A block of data
────────────────
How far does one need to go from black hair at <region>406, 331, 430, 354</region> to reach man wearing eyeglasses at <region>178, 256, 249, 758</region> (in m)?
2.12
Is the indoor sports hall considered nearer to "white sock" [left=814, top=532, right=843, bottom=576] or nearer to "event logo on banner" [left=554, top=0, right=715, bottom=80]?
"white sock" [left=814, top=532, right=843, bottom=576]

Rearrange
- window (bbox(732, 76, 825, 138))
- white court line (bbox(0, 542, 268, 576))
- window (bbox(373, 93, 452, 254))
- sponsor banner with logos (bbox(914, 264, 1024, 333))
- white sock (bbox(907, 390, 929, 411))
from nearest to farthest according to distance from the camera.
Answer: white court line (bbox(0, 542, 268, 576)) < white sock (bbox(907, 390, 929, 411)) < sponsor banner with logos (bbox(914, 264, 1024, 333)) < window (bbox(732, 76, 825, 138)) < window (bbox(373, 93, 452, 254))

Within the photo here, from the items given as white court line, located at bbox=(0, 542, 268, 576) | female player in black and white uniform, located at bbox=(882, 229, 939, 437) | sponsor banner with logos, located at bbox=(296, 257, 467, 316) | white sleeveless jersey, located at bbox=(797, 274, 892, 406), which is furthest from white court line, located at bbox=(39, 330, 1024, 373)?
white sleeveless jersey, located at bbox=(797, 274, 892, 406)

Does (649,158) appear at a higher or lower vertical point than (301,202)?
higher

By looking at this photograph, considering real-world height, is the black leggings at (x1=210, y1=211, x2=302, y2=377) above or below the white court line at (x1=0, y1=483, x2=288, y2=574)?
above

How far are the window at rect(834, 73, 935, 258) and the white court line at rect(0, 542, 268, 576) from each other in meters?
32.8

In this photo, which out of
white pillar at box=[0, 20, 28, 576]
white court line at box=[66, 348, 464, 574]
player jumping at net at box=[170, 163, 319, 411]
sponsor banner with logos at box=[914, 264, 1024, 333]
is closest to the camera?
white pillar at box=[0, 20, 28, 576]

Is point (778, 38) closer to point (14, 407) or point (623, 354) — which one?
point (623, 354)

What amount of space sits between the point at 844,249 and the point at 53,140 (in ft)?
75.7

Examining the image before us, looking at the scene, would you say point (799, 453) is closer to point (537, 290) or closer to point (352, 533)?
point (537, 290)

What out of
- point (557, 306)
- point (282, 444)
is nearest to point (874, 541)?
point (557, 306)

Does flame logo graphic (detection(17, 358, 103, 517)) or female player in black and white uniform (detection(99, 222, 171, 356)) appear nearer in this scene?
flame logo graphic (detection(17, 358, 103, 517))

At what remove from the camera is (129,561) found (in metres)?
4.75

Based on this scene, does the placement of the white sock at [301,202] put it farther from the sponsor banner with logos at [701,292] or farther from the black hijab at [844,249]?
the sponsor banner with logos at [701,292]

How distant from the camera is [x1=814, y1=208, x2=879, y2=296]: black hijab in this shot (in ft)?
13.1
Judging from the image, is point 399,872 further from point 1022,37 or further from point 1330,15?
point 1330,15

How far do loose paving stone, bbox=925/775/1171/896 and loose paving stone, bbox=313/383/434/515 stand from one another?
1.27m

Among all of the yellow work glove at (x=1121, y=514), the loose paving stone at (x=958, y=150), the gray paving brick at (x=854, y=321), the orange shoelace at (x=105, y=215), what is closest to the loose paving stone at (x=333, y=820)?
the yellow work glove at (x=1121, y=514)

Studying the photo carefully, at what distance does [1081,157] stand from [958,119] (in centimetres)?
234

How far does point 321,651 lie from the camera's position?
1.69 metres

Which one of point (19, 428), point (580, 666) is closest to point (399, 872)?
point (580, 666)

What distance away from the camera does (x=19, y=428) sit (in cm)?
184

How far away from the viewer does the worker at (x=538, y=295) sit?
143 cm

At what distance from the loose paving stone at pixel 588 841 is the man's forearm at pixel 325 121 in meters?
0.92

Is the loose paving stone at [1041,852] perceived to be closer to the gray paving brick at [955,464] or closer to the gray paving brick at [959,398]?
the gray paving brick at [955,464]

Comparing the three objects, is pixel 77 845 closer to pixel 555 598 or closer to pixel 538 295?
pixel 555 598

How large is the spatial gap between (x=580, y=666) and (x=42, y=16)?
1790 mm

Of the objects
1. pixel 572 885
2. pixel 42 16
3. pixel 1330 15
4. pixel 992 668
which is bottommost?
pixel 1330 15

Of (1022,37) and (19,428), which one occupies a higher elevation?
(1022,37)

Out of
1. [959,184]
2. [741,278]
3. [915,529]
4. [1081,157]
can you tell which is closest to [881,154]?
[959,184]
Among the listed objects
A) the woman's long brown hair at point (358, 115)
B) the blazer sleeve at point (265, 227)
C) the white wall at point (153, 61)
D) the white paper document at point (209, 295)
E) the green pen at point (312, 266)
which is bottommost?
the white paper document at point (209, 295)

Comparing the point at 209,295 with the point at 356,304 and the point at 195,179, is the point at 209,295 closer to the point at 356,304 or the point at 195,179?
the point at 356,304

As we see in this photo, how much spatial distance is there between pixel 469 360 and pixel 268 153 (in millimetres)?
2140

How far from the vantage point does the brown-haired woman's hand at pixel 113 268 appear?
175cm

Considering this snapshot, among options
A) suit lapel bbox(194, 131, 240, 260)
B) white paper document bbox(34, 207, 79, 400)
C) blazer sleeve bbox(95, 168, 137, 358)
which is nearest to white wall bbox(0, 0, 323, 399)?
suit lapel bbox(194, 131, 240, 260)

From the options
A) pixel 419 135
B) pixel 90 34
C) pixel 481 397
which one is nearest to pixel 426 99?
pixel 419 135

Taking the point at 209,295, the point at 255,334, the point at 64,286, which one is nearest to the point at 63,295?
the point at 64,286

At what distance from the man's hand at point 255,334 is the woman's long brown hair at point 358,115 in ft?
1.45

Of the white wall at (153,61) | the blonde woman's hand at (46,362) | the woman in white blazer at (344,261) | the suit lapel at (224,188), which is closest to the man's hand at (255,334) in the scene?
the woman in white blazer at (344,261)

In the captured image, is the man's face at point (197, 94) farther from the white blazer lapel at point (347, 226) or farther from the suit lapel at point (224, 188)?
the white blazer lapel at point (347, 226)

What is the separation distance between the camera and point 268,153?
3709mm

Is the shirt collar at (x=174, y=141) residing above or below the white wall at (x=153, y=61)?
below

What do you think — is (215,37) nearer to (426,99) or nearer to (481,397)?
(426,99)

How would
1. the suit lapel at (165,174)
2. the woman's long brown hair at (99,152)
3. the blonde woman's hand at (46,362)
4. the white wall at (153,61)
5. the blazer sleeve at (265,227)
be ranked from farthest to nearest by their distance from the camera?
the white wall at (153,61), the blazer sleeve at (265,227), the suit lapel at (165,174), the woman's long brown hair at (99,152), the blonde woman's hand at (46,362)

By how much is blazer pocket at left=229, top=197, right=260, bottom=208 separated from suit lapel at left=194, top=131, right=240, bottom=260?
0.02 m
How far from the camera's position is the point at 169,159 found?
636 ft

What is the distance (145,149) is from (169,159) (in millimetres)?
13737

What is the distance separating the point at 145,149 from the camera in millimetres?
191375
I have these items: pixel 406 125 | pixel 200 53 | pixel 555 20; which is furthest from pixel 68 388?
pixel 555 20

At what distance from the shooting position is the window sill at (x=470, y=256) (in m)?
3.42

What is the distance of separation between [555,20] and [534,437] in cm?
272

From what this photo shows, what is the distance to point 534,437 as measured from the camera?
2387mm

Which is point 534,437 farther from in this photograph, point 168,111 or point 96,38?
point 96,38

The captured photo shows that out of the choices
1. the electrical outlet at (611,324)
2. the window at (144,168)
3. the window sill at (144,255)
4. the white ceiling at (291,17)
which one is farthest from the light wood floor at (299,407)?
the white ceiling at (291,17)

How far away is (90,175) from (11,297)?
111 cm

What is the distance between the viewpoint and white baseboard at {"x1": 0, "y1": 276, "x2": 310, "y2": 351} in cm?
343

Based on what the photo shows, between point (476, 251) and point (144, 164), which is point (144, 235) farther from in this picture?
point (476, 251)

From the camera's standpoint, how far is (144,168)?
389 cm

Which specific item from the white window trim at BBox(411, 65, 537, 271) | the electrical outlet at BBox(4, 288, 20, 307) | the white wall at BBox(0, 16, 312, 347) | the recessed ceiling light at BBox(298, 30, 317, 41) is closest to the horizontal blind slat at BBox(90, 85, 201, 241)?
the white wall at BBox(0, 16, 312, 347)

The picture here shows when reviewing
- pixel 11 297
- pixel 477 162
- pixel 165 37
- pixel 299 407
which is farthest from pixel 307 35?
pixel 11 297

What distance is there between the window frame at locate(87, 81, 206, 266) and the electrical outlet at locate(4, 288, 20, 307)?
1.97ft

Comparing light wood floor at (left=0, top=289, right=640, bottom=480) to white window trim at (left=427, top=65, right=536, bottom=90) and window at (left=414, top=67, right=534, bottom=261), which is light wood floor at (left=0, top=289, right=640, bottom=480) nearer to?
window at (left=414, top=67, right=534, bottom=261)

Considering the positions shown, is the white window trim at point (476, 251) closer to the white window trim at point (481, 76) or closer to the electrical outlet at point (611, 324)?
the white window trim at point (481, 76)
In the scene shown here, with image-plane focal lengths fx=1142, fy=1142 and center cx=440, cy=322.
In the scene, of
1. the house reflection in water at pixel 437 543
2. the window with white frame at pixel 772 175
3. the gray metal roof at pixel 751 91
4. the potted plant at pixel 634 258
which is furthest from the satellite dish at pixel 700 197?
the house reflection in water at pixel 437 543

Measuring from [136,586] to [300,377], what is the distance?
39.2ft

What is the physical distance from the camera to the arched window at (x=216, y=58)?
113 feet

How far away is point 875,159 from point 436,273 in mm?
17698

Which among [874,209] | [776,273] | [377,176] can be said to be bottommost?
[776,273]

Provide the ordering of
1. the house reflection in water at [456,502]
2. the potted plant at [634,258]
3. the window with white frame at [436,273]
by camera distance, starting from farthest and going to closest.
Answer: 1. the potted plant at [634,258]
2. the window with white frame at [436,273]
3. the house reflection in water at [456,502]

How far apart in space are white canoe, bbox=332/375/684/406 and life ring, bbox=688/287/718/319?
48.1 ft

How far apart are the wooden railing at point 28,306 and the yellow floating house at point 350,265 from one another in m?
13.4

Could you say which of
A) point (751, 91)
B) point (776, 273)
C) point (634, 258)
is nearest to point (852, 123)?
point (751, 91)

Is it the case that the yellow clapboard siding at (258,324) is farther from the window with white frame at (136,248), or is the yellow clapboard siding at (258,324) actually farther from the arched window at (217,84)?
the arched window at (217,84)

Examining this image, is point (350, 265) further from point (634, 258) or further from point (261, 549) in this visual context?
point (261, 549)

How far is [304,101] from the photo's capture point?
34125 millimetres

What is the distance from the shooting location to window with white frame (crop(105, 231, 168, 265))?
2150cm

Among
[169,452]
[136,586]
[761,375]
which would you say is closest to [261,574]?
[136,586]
────────────────
Objective:
Can you quote the lines from the block of data word for word, starting at the line that has "How far away is point" and ending after the line that has "3. the house reflection in water at [456,502]"?

Final answer:
How far away is point 875,159 from point 436,273 in mm?
17698

Which among [874,209] | [776,273] | [377,176] can be said to be bottommost?
[776,273]

Provide the ordering of
1. the house reflection in water at [456,502]
2. the potted plant at [634,258]
3. the window with white frame at [436,273]
by camera distance, starting from farthest and going to closest.
Answer: 1. the potted plant at [634,258]
2. the window with white frame at [436,273]
3. the house reflection in water at [456,502]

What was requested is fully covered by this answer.